His most poignant story was about Gracie Fields, who by the 1930s was probably the most famous and beloved British star. Mr Price met her earlier, when his father worked at the Empire.

“One of my father’s jobs as baggageman was to take the artists’ personal luggage to their digs when it arrived with the scenery.

“I remember helping him push the handcart up Belgrave Street, where Gracie was staying, while she chatted to us.”

In a complete change of mood, we also had a report about the ongoing scourge of football hooliganism. Sadly, it had a local angle.

Under a headline reading ‘The Wreckers,’ we wrote: “Swindon Town fans went on the rampage last night and wrecked the soccer special taking them to Wrexham.

“And a policeman was hurt as fights broke out on the train.

“Three coaches of the train – specially laid on for 575 supporters – were smashed up on the way to the match.

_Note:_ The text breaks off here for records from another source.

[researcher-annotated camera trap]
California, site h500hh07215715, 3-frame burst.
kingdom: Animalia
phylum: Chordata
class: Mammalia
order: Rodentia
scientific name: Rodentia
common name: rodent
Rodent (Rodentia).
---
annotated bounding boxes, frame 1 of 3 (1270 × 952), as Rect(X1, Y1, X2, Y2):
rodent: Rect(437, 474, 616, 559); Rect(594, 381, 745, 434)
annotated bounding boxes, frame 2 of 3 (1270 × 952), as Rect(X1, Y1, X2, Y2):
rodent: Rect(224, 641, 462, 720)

“The train was forced to make three unscheduled stops – including one at Shrewsbury where the whole station was cordoned off by more than 30 policemen.

“Damage is estimated at hundreds of pounds.”

The destruction included eight tables torn from their mountings in one carriage, four ripped out and a door smashed in another and an apparent attempt to smash every light bulb on the train.

The trip had been organised by four unsuspecting supporters’ club members who were horrified by what happened and faced the prospect of paying for repairs.

One said: “I am really depressed that all the work we put in was thrown away by a few animals.”